Unidata / LDM

The Unidata Local Data Manager (LDM) system includes network client and server programs designed for event-driven data distribution, and is the fundamental component of the Unidata Internet Data Distribution (IDD) system.
http://www.unidata.ucar.edu/software/ldm
Other
43 stars 27 forks source link

6.13.16 scour attempts to `lstat` a file deleted via another thread, race condition #103

Open akrherz opened 2 years ago

akrherz commented 2 years ago

I am using LDM 6.13.16 on Centos 8 Stream 64 bit. I've noticed that since the upgrade to this release, I sometimes get errors like the following from ldmadmin scour

20211028T090217.262441Z scour[118662] scour.c:scourFilesAndDirs:291 ERROR lstat("/data/gempak/nexrad/NIDS/LVX/N3K/N3K_20211026_0045") failed: No such file or directory

Out of deleting thousands of files, I only see one or two errors reported on some days, but not all. I know that you recently updated scour to use c code and not perl, perhaps there is some threading / race condition with how files are deleted?

The /data path is NFS mounted, so perhaps there is troubles there. I verified that I am only running 1 scour process from cron and this is my scour.conf

/mesonet/data/gempak/model      1
/data/gempak/model              10
/data/gempak/nexrad             2
/data/gempak                    8
/data/rcm                       7
/data/text                      14

Thanks.

mustbei commented 2 years ago

Hi Daryl,

This looks indeed like a race condition. Your scour.conf has overlapping directory entries (lines 3 and 4 in this case). The scour program launches a thread for each line. Therefore, by the time one thread reads a file under one directory that file may have already been seen in the other thread and deleted. Hence, leaving the first thread wondering and displaying the ERROR above. Note that the age for each directory entry is 2 and 8. Therefore, the missing file under /data/gempak/nexrad must have been age 8 or older. One way of preventing this rare case from happening is to lock the resource.

Best regards, --Mustapha

akrherz commented 2 years ago

Greetings, thanks for the response. The age of the file is less than 8, you can see that by the filename timestamp. So yeah, the lstat would perhaps be attempting to lookup a file that was deleted by the other thread..

sebenste commented 2 years ago

I have seen this occur in the "old" way of scouring as well in LDM 6.13.10 and earlier, but it's now a moot point.

akrherz commented 2 years ago

Perhaps a command line switch could be offered to disable threaded scouring?
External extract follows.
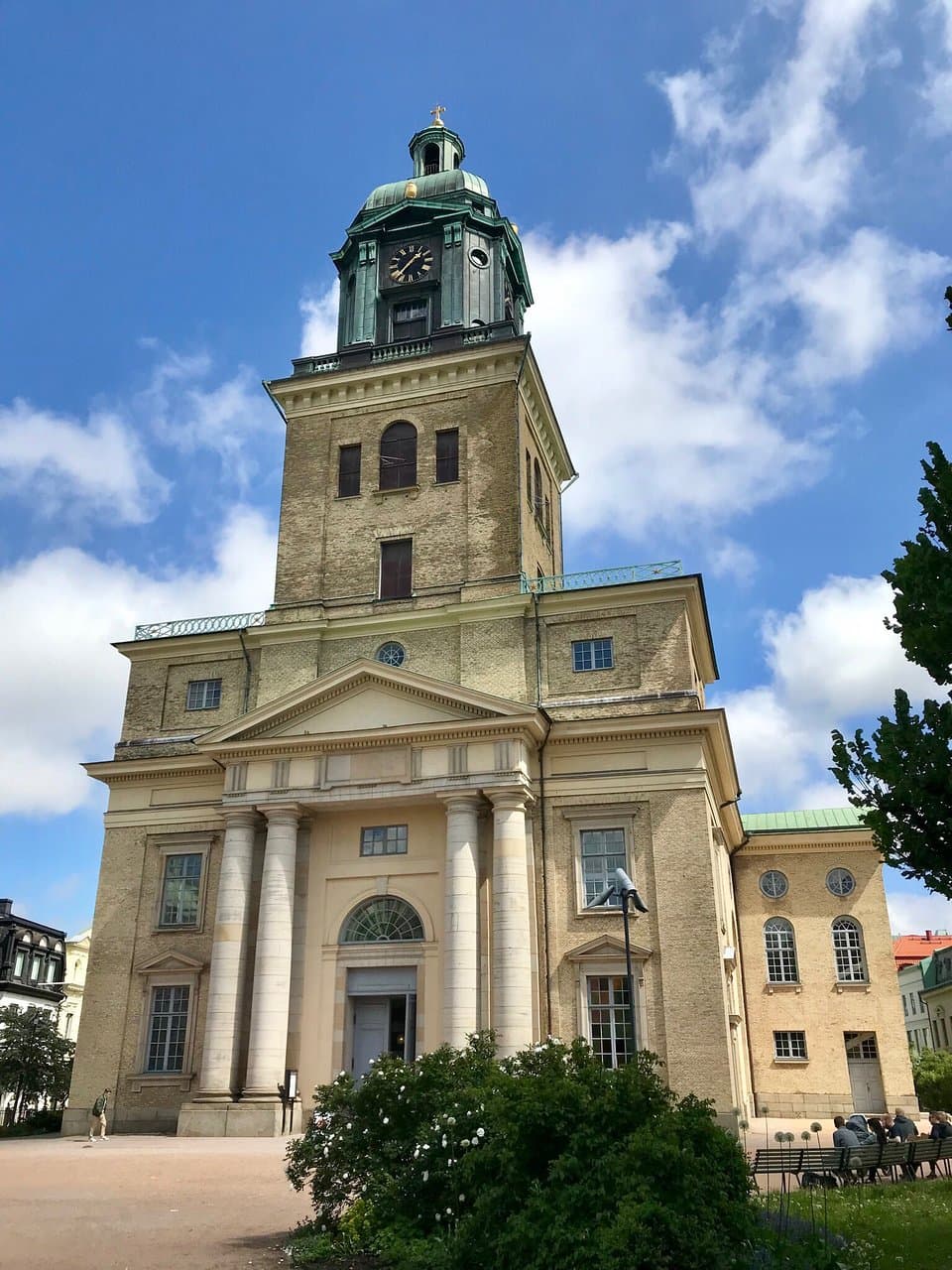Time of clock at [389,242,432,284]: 1:36
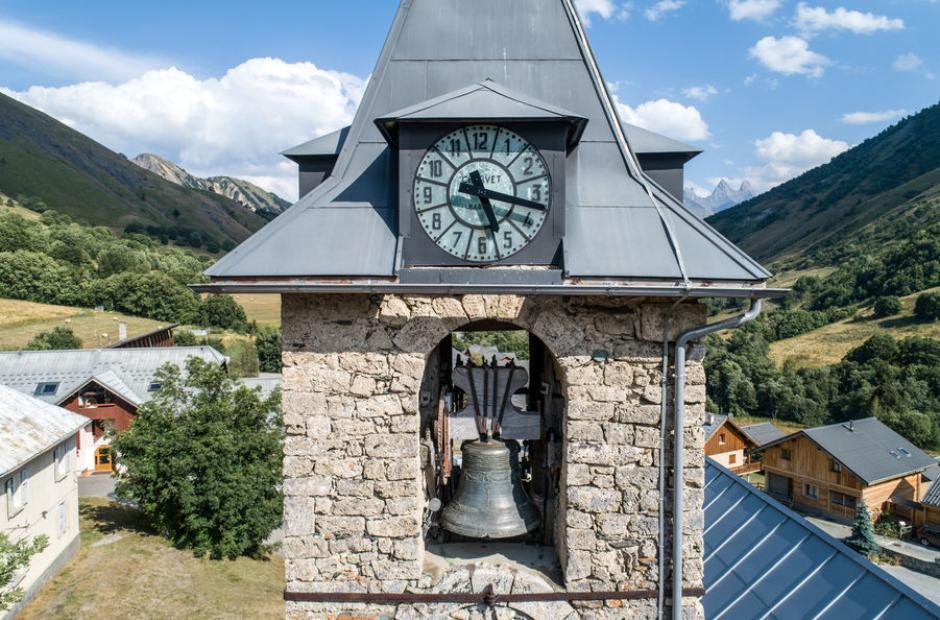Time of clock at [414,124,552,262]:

Or maybe this particular error could be sent to a lower priority log level?

mustbei commented 2 years ago

The new scour program spawns as many threads as there are directory entries (in scour.conf.) Therefore, to make it mono-threaded (without code change) it suffices to provide one directory entry at a time (to ensure non-concurrency.) It is also possible to enforce sequentiality with minor code change and a switch if warranted. Setting this error to a lower priority log level is also possible and only requires minimum code change.
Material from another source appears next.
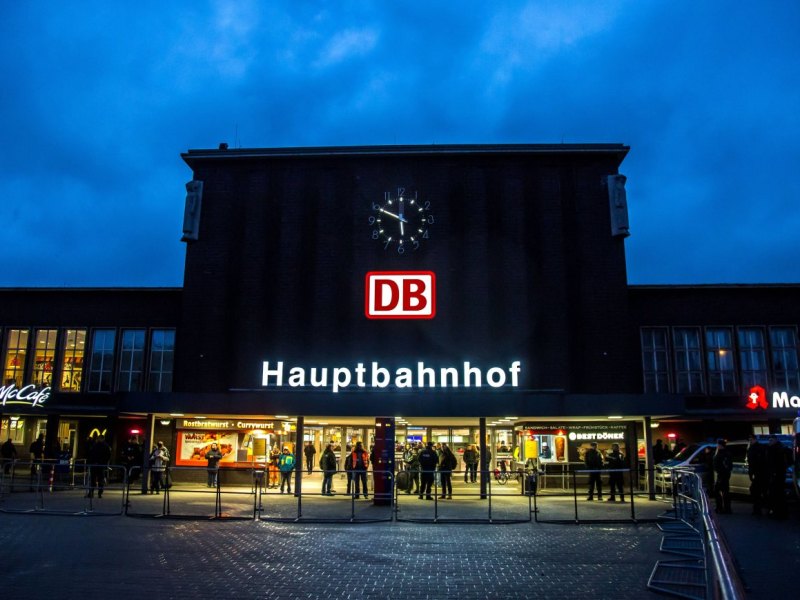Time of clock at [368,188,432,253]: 5:49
semmerson commented 2 years ago

@akrherz Or one could modify their scour(1) configuration-file to avoid overlapping entries.

akrherz commented 2 years ago

@akrherz Or one could modify their scour(1) configuration-file to avoid overlapping entries.

Agreed, but that is brittle as I may add a new folder and forget to add a custom entry for it and very annoying as I have to add one entry for each sub-folder. Additionally, overlapping entries make total sense in my mind.

I have a blanket policy for anything in /data/gempak being at most 10 days old and then anything in /data/gempak/nexrad being at most 2 days old.